Segment Open

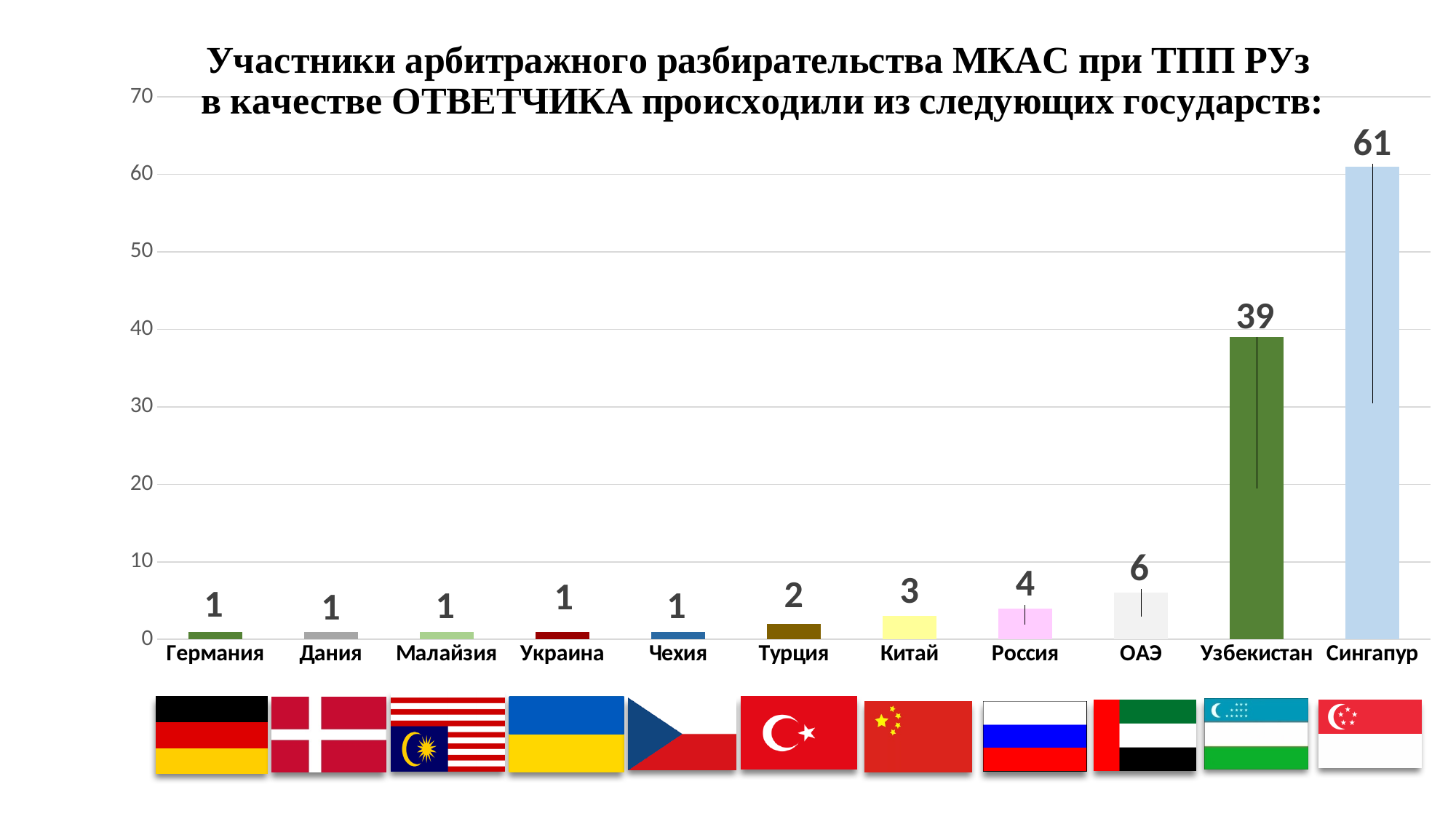
What is the value for Узбекистан? 39 Which is larger, the value for Турция or the value for Россия? Россия What is the difference between the values for Сингапур and Узбекистан? 22 What is the value for Россия? 4 What is the value for Сингапур? 61 Is the value for Узбекистан greater or less than 30? greater What kind of chart is shown on the slide? bar chart What is the value for ОАЭ? 6 Which country has the highest value? Сингапур What is the total of the values for Германия, Дания, Малайзия, Украина and Чехия? 5 How many countries are shown on the x axis? 11 What is the value for Китай? 3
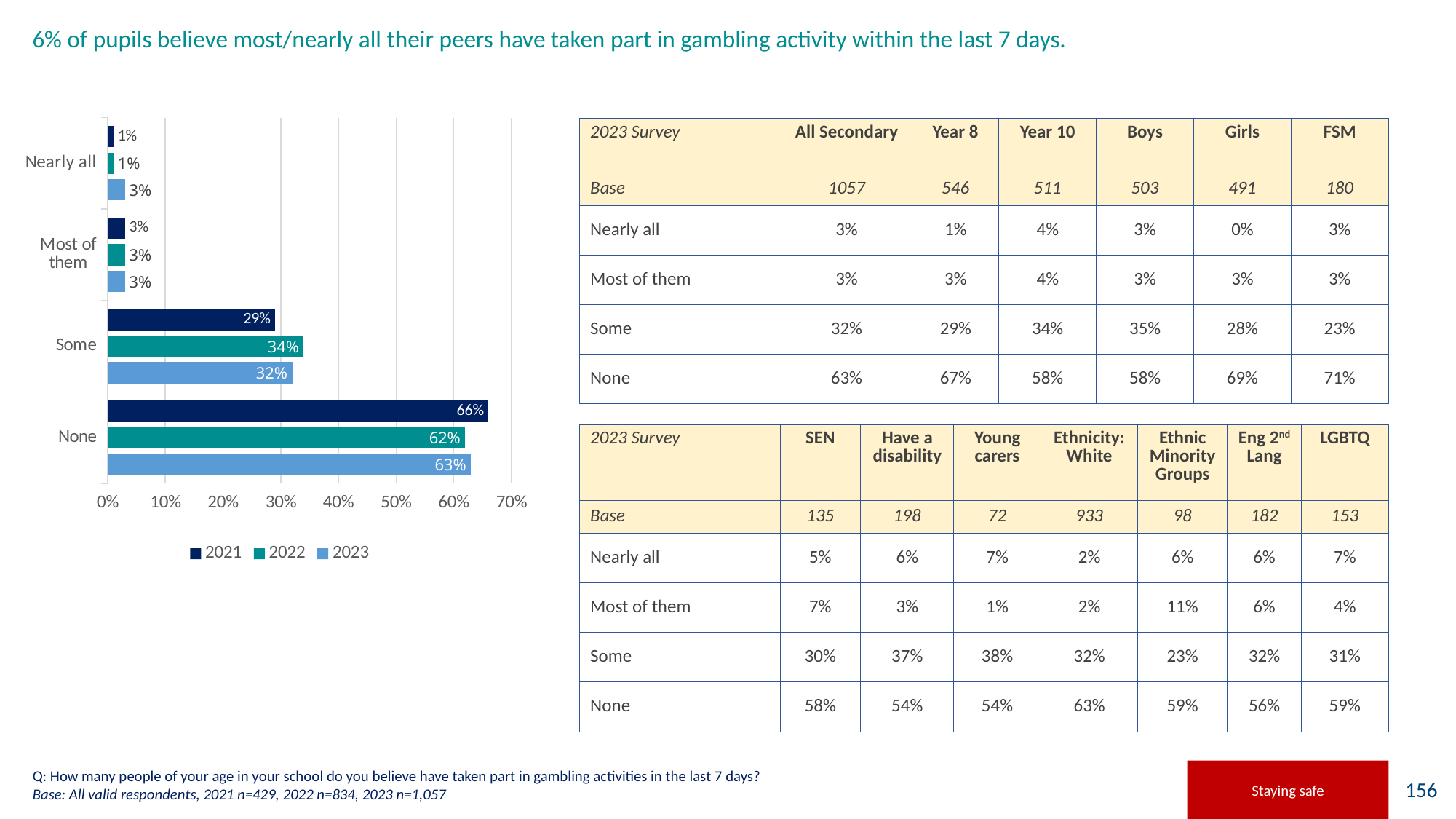
What is the 2023 value for 'None' in the chart? 63% Which category has the lowest value for the 2023 series? Most of them and Nearly all (both 3%) Which is larger for 'Some': the 2021 value or the 2023 value? 2023 What is the difference between the 2021 and 2022 values for 'None'? 4% What is the 2021 value for 'Nearly all' in the chart? 1% Which series is shown in the darkest blue colour in the chart? 2021 What kind of chart is shown on the slide? bar chart What is the 2022 value for 'Some' in the chart? 34% Which category has the highest value for the 2021 series? None How many categories are shown on the chart's vertical axis? 4 How many series does the chart legend list? 3 Is the 2021 value for 'None' greater or less than 60%? greater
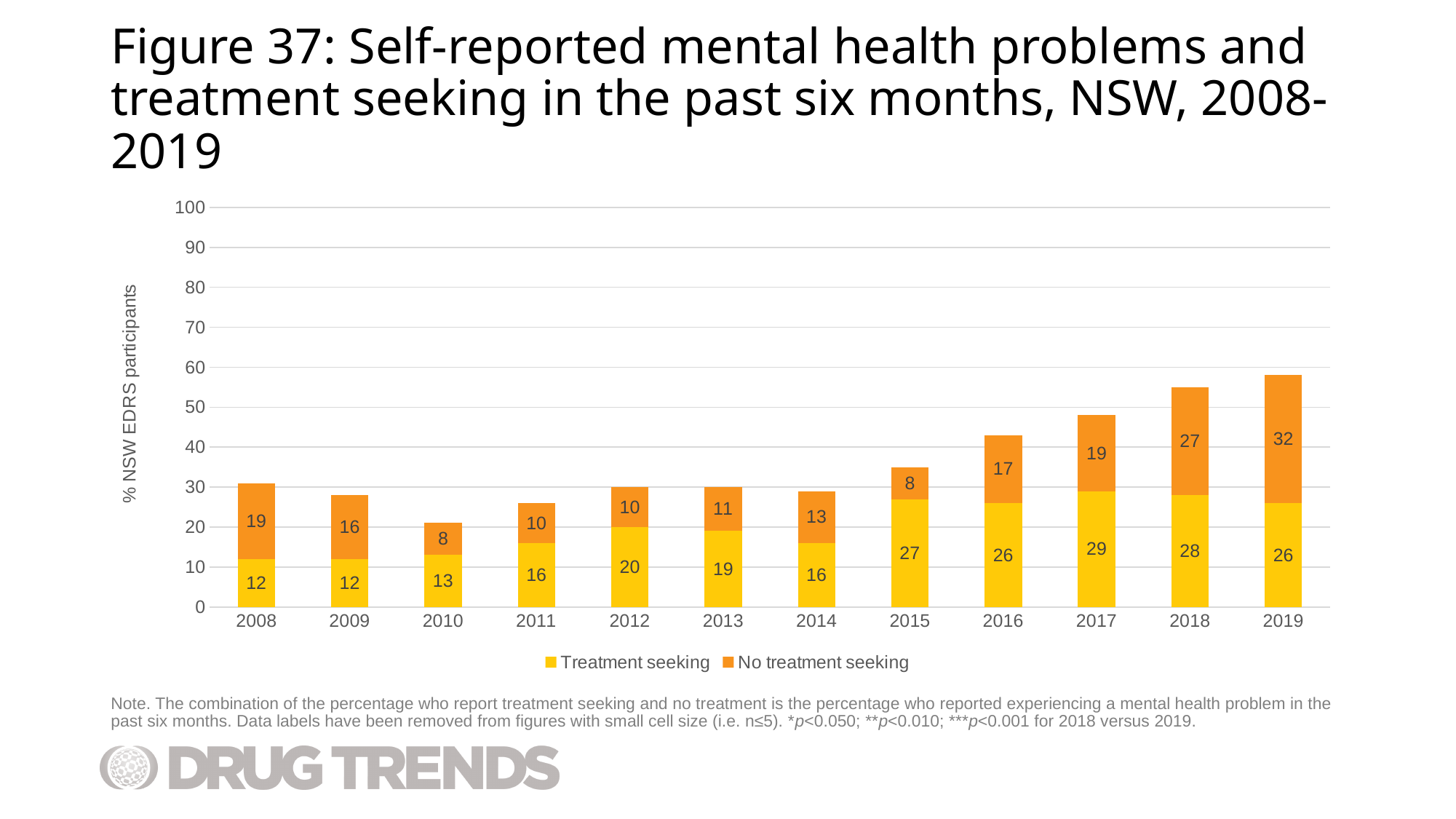
What is the total of the stacked bar for 2008? 31 How many years are shown on the x axis? 12 How many series does the legend list? 2 What is the difference between the No treatment seeking values for 2019 and 2018? 5 In which year is the No treatment seeking value highest? 2019 What is the value for No treatment seeking in 2019? 32 Which is larger: Treatment seeking in 2015 or Treatment seeking in 2014? Treatment seeking in 2015 What is the total of the stacked bar for 2019? 58 What is the value for Treatment seeking in 2012? 20 In which year is the No treatment seeking value lowest? 2010 and 2015 What kind of chart is shown? Stacked bar chart What is the value for Treatment seeking in 2017? 29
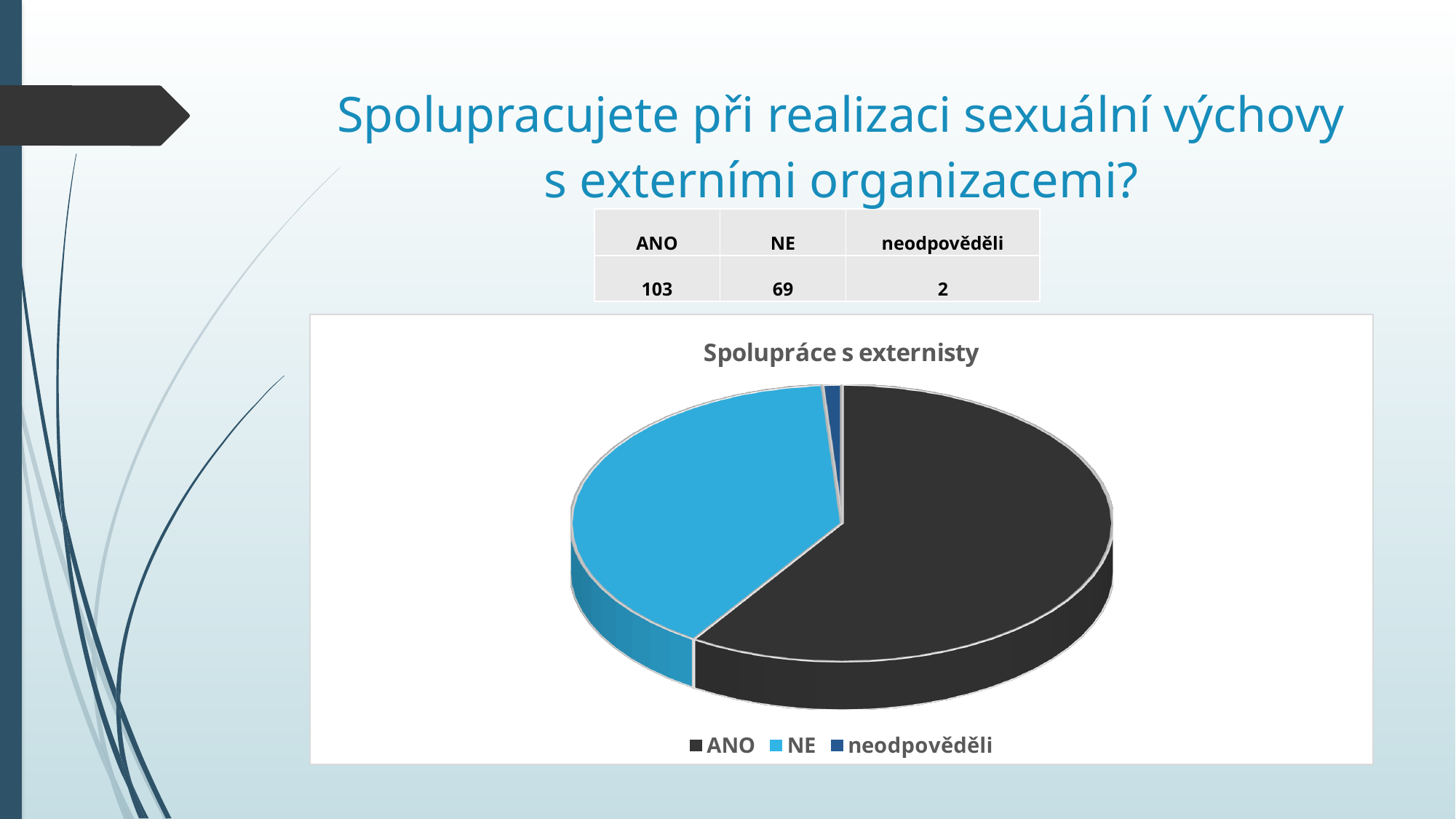
What is the value for NE? 69 How many categories does the pie chart have? 3 What type of chart is shown on the slide? pie chart What is the title of the chart? Spolupráce s externisty What is the value for ANO? 103 Which category has the smallest slice of the pie? neodpověděli What is the difference between the values for ANO and NE? 34 Which colour represents NE in the legend? light blue Which is larger, ANO or NE? ANO What is the total of all three categories? 174 Which category has the largest slice of the pie? ANO What is the value for neodpověděli? 2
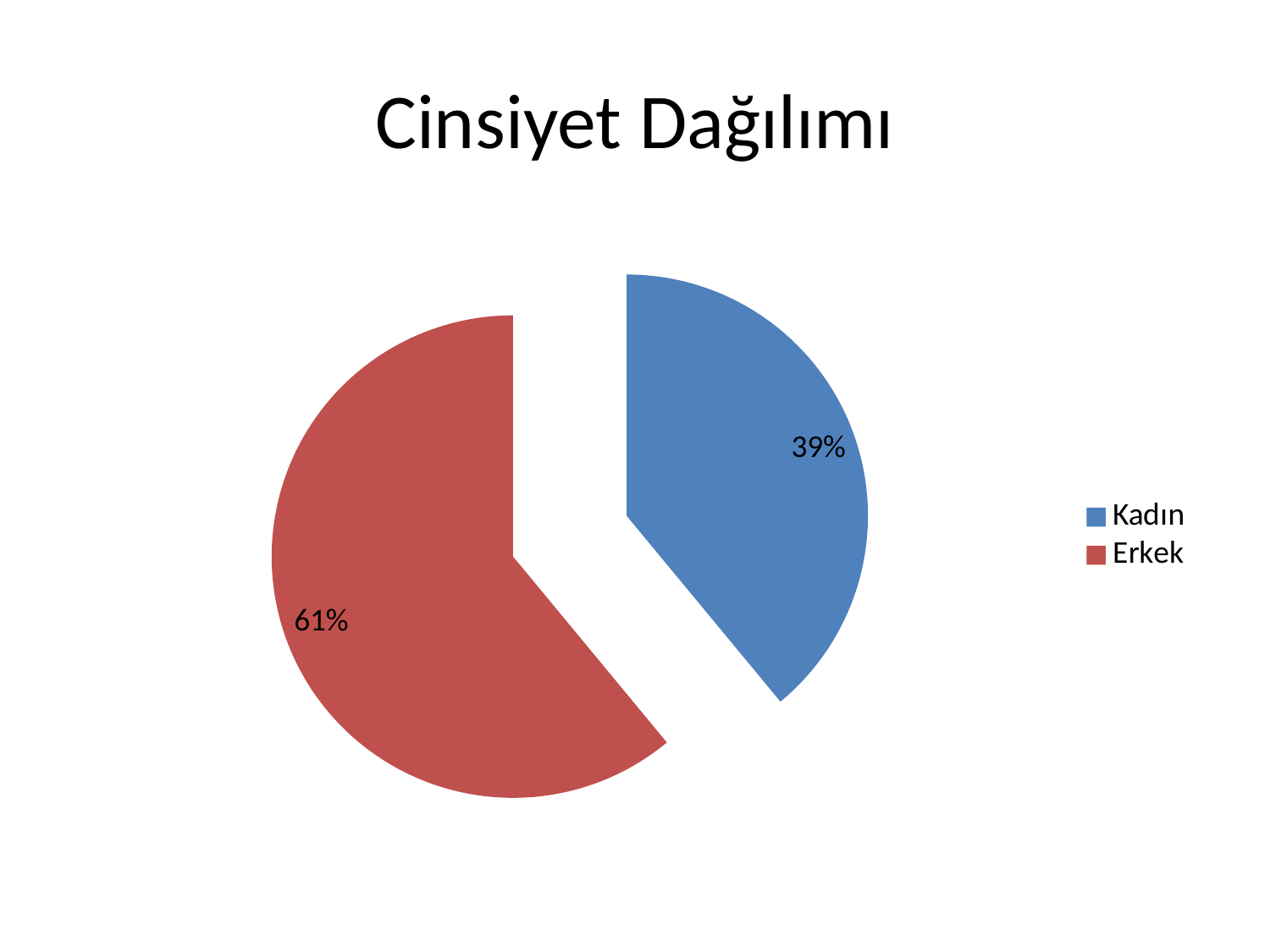
What is the share of the pie for Erkek? 61% What percentage of the pie is Erkek? 61% Which is larger, the share for Kadın or the share for Erkek? Erkek What kind of chart is shown on the slide? pie chart What is the difference in percentage points between the Erkek share and the Kadın share? 22 What is the title of the chart? Cinsiyet Dağılımı Which category has the smallest share of the pie? Kadın What colour is the Kadın slice? blue How many entries does the legend list? 2 Which category has the largest share of the pie? Erkek How many slices does the pie chart have? 2 What percentage of the pie is Kadın? 39%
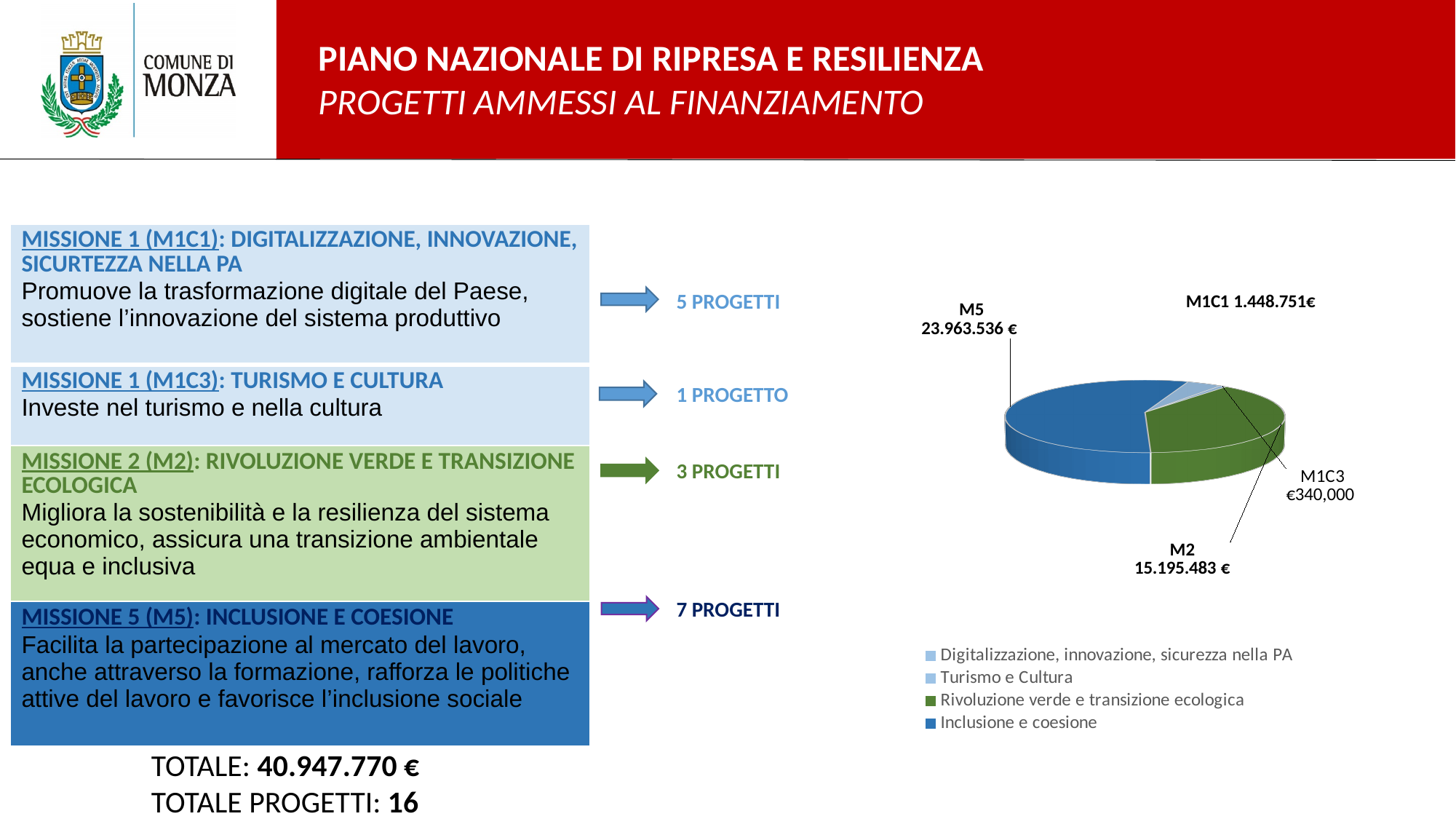
What is the difference between the M5 and M2 values in the pie chart? 8.768.053 € What kind of chart is shown on the right side of the slide? Pie chart How many slices does the pie chart have? 4 What is the value shown for M2 in the pie chart? 15.195.483 € In the pie chart, which is larger: M2 or M1C1? M2 Which legend entry of the pie chart corresponds to the green slice? Rivoluzione verde e transizione ecologica Which slice of the pie chart has the smallest value? M1C3 What is the value shown for M5 in the pie chart? 23.963.536 € What is the value shown for M1C1 in the pie chart? 1.448.751€ What is the value shown for M1C3 in the pie chart? €340,000 Which slice of the pie chart has the largest value? M5 How many entries does the pie chart's legend list? 4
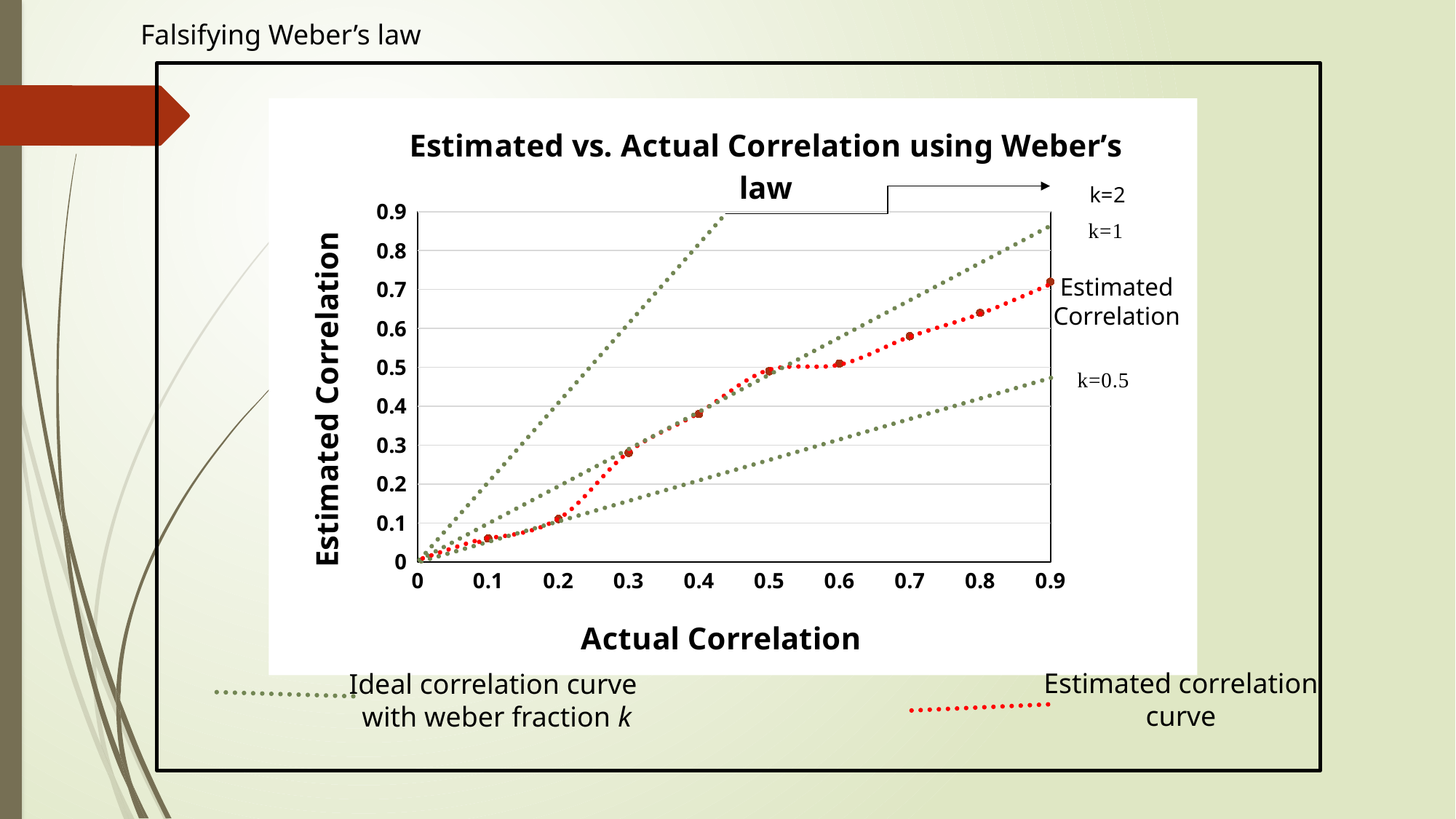
Is the value of the k=2 curve at an Actual Correlation of 0.4 greater or less than 0.7? greater What is the title of the chart? Estimated vs. Actual Correlation using Weber's law Is the value of the k=0.5 curve at an Actual Correlation of 0.8 greater or less than 0.5? less Is the Estimated Correlation value at an Actual Correlation of 0.9 greater or less than 0.8? less Which curve has the highest value at an Actual Correlation of 0.4? k=2 What is the label of the x axis? Actual Correlation What kind of chart is shown on the slide? line chart How many ideal correlation curves with different weber fractions k are labelled on the chart? 3 At an Actual Correlation of 0.9, which is higher: the k=1 curve or the Estimated Correlation curve? k=1 curve How many tick labels are shown on the x axis? 10 Does the Estimated Correlation curve rise or fall as Actual Correlation increases? rise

Segment Closed

Directions for this task :: Rewrite the listing from the line with "What is the total of the stacked bar for 2008?" up to and including the line with "What is the value for NE?", switching "legend" to "key" and changing nothing else. Leave the pictures out.

Response to this exercise ::
What is the total of the stacked bar for 2008? 31 How many years are shown on the x axis? 12 How many series does the key list? 2 What is the difference between the No treatment seeking values for 2019 and 2018? 5 In which year is the No treatment seeking value highest? 2019 What is the value for No treatment seeking in 2019? 32 Which is larger: Treatment seeking in 2015 or Treatment seeking in 2014? Treatment seeking in 2015 What is the total of the stacked bar for 2019? 58 What is the value for Treatment seeking in 2012? 20 In which year is the No treatment seeking value lowest? 2010 and 2015 What kind of chart is shown? Stacked bar chart What is the value for Treatment seeking in 2017? 29
What is the value for NE? 69 How many categories does the pie chart have? 3 What type of chart is shown on the slide? pie chart What is the title of the chart? Spolupráce s externisty What is the value for ANO? 103 Which category has the smallest slice of the pie? neodpověděli What is the difference between the values for ANO and NE? 34 Which colour represents NE in the key? light blue Which is larger, ANO or NE? ANO What is the total of all three categories? 174 Which category has the largest slice of the pie? ANO What is the value for neodpověděli? 2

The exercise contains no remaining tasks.